Dinner with Campo de Viboras
Interview with Cristèle Alves Meira, director of Campo de Viboras
There are some distinctive horror/mystery tropes in the film (the creepy masks, the carnival, the ominous bells at the end, the mysterious death). Are you particularly drawn to this genre?
My first intent with this film was to imagine an extraordinary “fait divers”. Since my childhood, I’ve heard many strange and scary stories about terrible deaths or crimes, which happened around my grandmother’s village in the mountains in the North-East of Portugal. Real dramatic events or sometimes inexplicable dramatic events like a teacher who disappeared during Carnival. All villagers believed that she was rapt by the devil! Theses urban legends inspired my story for this film. I indeed strongly believe that in order to touch soul and mystery, we must speak about drama. I wanted to mix realism and fantasy. All my films look like documentaries, but with a magical storyline.
Why did you make the decision to leave the ending fairly open? What impression would you like to leave the audience with?
I would like to leave a taste of mystery. I want to tell an inexplicable event. Nobody says/knows what has happened in this house. Where does Lurdes flee to? Did she kill her mother? And why does her leaving coincide with the invasion of snakes? I barely use ellipse to create this sensation of strangeness, all the narrative is built retrospectively. At the end, I would like the audience to feel like the villagers: what has really happened? It’s a contemporary urban legend, different versions are possible.
Is the story based on a real-life event?
The main character is based on my aunt, who lived with my grandmother during forty years and who decided to leave her one day. She had a late teenager crisis. The big fire, in which the villagers want to burn Lurdes if she comes back in the village is based on a real situation, which happened in my village in the 1990s. A man killed his wife for love, it was a crime of passion. He left the village to go to the police but all the villagers decided to start a big fire to burn him in case he came back. This private justice interests me. Before this, I couldn’t believe that nowadays some people still take justice into their own hands. Well, I do now.

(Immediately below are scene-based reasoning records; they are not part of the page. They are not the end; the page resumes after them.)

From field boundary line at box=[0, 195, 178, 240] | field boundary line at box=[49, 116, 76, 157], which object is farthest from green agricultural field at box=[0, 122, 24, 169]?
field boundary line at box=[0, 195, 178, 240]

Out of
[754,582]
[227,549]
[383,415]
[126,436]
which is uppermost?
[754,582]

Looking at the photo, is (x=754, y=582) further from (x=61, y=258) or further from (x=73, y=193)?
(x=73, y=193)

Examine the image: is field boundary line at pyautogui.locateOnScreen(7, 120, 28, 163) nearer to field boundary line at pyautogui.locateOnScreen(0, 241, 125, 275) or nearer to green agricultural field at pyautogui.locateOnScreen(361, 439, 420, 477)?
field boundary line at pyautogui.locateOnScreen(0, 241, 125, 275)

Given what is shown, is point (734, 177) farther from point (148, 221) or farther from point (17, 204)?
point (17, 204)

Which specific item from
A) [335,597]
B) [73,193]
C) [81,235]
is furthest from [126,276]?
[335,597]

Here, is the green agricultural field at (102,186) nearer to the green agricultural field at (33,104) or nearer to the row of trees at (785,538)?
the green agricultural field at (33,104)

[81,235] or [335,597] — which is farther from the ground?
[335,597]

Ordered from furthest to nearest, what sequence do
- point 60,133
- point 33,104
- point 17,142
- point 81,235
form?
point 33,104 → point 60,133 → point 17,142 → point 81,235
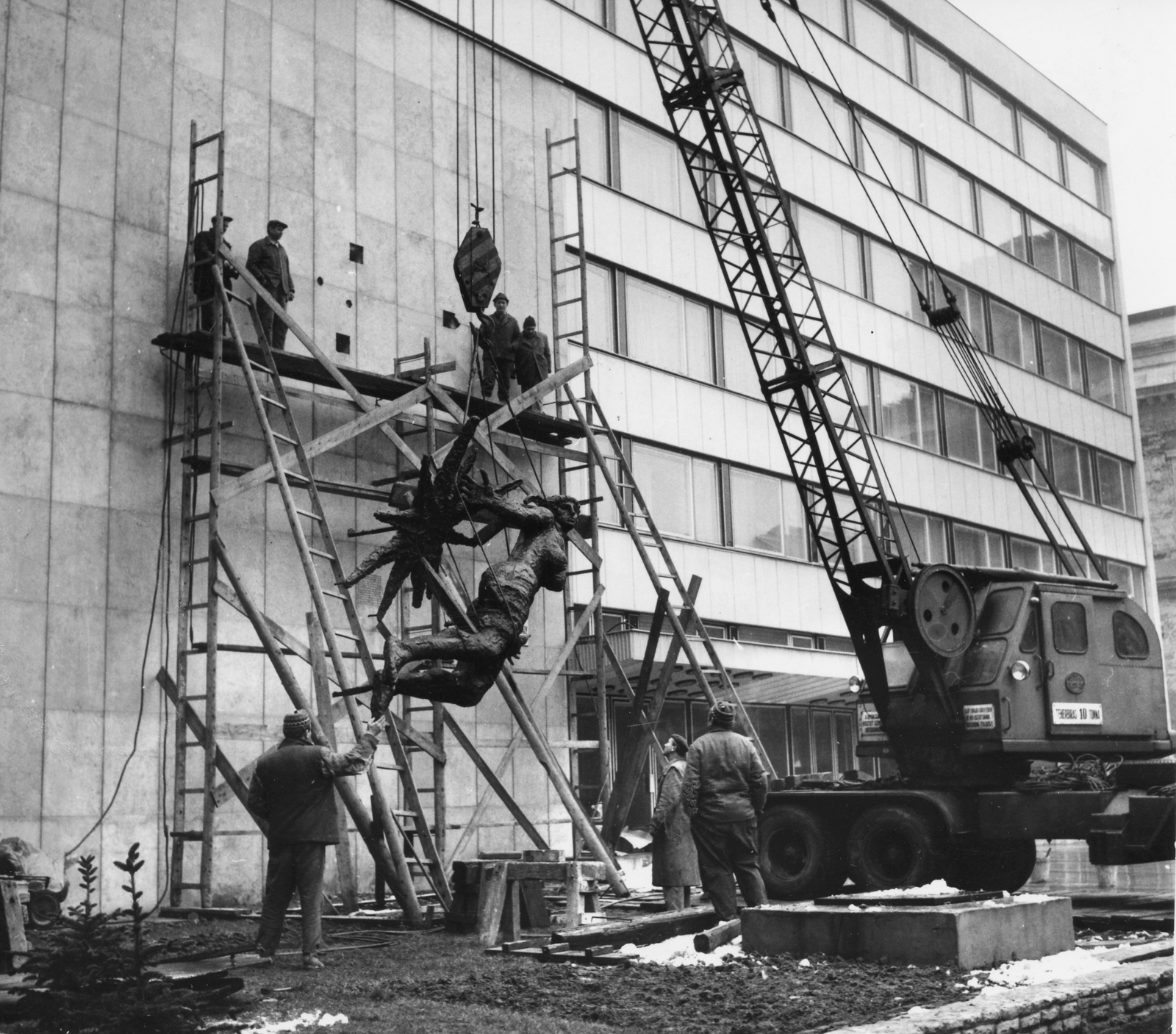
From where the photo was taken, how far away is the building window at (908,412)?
31266 mm

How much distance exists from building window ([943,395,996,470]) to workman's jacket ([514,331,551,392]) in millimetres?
15019

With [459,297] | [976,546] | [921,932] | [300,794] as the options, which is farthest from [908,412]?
[300,794]

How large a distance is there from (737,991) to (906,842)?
6.90 m

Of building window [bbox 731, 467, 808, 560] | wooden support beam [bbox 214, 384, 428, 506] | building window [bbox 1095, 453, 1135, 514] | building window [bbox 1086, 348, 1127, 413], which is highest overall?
building window [bbox 1086, 348, 1127, 413]

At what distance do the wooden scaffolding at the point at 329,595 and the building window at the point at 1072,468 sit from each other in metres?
18.8

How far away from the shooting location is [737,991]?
10305 millimetres

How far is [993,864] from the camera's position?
56.5 feet

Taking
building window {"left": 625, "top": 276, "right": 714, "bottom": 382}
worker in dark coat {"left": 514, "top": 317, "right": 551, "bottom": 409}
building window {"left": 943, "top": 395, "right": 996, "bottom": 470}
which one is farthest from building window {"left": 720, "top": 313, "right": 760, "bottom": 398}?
worker in dark coat {"left": 514, "top": 317, "right": 551, "bottom": 409}

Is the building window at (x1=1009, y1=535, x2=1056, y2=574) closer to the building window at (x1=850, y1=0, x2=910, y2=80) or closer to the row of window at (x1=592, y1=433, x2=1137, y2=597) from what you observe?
the row of window at (x1=592, y1=433, x2=1137, y2=597)

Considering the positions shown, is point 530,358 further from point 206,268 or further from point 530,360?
point 206,268

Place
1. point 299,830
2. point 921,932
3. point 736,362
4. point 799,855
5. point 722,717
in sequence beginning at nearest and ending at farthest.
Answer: point 921,932 < point 299,830 < point 722,717 < point 799,855 < point 736,362

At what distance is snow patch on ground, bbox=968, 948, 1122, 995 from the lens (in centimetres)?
1032

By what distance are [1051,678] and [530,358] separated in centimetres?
802

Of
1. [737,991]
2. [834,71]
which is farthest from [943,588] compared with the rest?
[834,71]
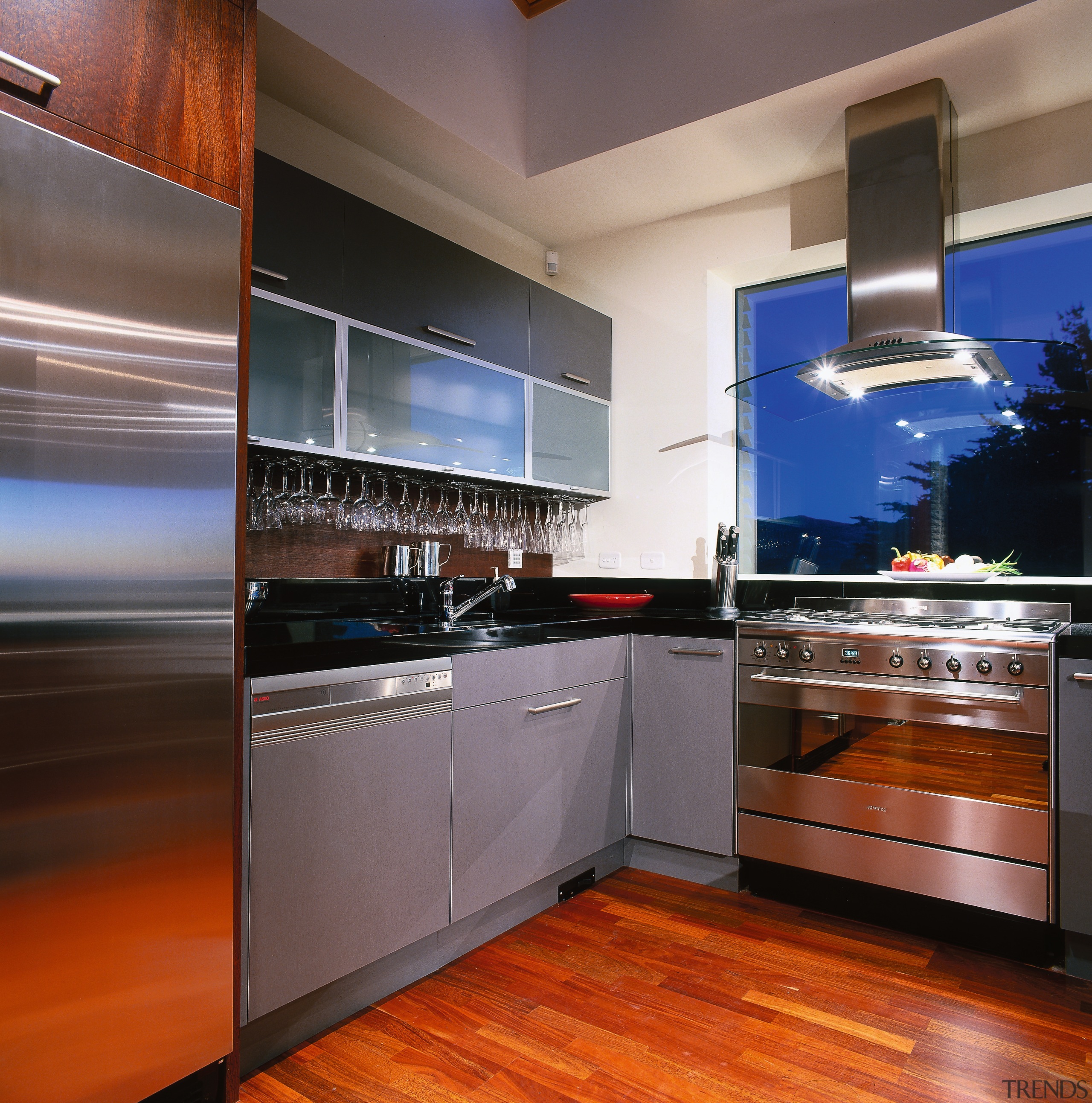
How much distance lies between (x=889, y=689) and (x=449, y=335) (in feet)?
5.98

Why is the mother kept hidden?
I wanted to shoot and play with the off-screen process. Cinema is the best place for that. I have been directing plays for more than ten years and I already used the method of off-stage. It was interesting to test it with a camera as it is very different since on stage, an actor has to show himself in front of the audience. With cinema, it’s possible to never show him! It’s crazy! The mother is like a ghost. But this method also adds some humour to these scenes. I also like the fact that when Lurdes speaks with her mother (off-screen), it seems like a play. Most importantly, it was a way for me to put distance between this character and the audience, so that they do not feel too attached to her as she dies in the end and might even have been killed by her own daughter!
Any cinematic coups de cœur in the past year you’d like to tell us about?
John From by João Nicolau for its incredible hot light and for the enchanted summer it depicts. And Toni Erdmann by Maren Ade, for the virtuosity of her direction and the freedom of tone (and length). It’s essential for me to feel that everything is possible, as a young director preparing her first feature!
If you’ve already been to Clermont-Ferrand, could you share with us an anecdote or story from the festival? If not, what are your expectations for this year?
It’s my first time at the festival. I’m very excited and I hope that the film will be greatly received. I look forward to sharing reactions, analyses and feelings with the audience. Clermont-Ferrand being also the Mecca for short films, I know the level of the competitions is very high, that’s why I’m flattered to be selected there but also why I can’t wait to see other shorts and to meet other filmmakers to share our experiences.
More information on your film:
Campo de Viboras will be screened at the Clermont-Ferrand Short Film Festival as part of the International Competition. Are any other releases scheduled ?
Yes, the film will be screened in Angers late January, as part of a special programme showing second shorts (my first one, Sol Branco, was in competition there two years ago). Then, the film will travel to Portugal where it will be shown at the very good festival Cortex in Sintra. I’m also happy as it will be screened before a Portuguese feature film (which was in competition in Locarno this year) to be released next March in Portugal.
Campo de Viboras is being shown in International Competition I2.